Como un pedazo de vidrio pequeño pero incómodo, el dolor estaba en su pecho. Ella desconsolada gritaba “¡mi bebé, mi bebé!” la voz desgarraba el entorno, a momentos dejaba en silencio el pequeño espacio por el que desconsolada caminaba en la ciudad. Apenas había girado la cabeza, y el cochecito donde llevaba a su hijo se había marchado, lo habían robado.

La gente no la miraba, no se detenía, seguían su curso de forma indiferente, más preocupados algunos por cruzar la calle, limpiar sus zapatos o llegar a tiempo a algún lugar, todo coordinado con las luces del semáforo. La mujer con sus brazos, mostraba el hueco que se había quedado, la ausencia de un hijo que de un momento a otro dejó de estar.

Despertó sobresaltada, con ropa mojada en sudor. Se llevó la mano al pecho, respiró hondo. “Un sueño”, pensó. “Sólo eso”. “La ciudad como ladrón silencioso suele meterse en los sueños”, eso creyó. Se levantó, se lavó la cara, miró al espejo con la torpeza de quien vuelve de muy lejos. Sonrió, continúo con la vida de siempre.

Abrió el cajón para sacar sus calcetines y entonces la vio: ropita diminuta, doblada con cuidado. El aroma a perfume de bebé fue una bomba de dolor que despertó la ausencia y la preocupación, el patito y el botón azul que abrochó un par de veces, estaban ahí, inertes, opacos, sin el brillo de la sonrisa, sin el llanto del bebé.

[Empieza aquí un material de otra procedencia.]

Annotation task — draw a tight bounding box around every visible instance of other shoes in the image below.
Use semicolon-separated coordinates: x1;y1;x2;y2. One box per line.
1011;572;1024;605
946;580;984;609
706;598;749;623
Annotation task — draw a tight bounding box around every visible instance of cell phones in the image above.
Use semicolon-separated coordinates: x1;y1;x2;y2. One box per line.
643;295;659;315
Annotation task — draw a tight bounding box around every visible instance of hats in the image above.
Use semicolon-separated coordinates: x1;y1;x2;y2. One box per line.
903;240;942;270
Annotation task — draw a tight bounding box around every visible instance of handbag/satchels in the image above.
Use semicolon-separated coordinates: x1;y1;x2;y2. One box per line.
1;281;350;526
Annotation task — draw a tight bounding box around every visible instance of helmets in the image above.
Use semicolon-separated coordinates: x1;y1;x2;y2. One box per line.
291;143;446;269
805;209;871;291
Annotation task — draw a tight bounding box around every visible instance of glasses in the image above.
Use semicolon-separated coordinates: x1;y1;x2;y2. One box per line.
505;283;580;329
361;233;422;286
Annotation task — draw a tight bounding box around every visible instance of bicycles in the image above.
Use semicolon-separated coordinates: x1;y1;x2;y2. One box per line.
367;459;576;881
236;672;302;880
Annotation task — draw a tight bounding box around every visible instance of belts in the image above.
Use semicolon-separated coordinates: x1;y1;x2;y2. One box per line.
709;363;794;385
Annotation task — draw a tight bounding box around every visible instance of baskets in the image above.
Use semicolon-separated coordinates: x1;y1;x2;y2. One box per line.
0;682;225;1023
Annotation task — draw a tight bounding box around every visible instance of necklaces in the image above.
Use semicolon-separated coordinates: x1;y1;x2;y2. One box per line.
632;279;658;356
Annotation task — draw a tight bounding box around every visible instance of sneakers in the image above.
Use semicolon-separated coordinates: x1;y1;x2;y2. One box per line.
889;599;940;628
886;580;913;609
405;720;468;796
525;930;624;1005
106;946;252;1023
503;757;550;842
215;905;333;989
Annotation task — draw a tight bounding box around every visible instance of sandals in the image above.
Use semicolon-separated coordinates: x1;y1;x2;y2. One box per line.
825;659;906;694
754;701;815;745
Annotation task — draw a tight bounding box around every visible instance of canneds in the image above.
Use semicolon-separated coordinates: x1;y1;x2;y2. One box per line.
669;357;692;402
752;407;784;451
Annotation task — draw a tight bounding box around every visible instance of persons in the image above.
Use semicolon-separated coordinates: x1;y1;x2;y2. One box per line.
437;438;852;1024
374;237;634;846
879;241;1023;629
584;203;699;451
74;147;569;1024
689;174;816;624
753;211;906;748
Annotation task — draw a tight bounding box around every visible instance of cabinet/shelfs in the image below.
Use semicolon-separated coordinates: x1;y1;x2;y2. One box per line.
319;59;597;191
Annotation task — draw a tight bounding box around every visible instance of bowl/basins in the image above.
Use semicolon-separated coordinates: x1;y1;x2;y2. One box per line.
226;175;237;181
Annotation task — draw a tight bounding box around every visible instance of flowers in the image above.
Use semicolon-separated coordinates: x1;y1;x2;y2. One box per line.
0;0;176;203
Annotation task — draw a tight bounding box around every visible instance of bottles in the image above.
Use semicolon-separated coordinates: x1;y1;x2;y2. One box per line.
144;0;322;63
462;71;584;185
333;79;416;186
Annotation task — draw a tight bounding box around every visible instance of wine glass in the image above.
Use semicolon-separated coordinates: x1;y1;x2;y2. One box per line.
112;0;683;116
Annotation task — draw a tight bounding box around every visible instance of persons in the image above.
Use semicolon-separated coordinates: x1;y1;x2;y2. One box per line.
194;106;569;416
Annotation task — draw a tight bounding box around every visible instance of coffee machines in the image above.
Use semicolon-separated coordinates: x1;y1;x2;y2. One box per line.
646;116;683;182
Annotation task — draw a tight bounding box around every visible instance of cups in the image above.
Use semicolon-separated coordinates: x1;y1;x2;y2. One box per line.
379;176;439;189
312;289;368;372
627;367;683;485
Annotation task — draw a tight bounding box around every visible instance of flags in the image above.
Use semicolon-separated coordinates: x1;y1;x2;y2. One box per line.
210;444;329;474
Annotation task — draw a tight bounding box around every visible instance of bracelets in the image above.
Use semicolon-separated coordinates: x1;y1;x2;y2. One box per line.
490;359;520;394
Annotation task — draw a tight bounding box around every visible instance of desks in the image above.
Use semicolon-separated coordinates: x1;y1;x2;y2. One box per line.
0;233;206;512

Salió a buscarlo. Nuevamente la ciudad se desplegó con sus avenidas interminables, parques con columpios oxidados, estaciones de metro donde el eco repetía su miedo. Caminó por mercados, hospitales, vecindarios donde nadie la conocía. Preguntó sin levantar la voz, se había quedado sin lágrimas, no había energía para el llanto, su calma llegó con el agotamiento. En cada esquina veía un rastro: la cobija, el carrito, el biberón, escuchaba el llanto, las risas y el silencio que nunca es posible entre la multitud.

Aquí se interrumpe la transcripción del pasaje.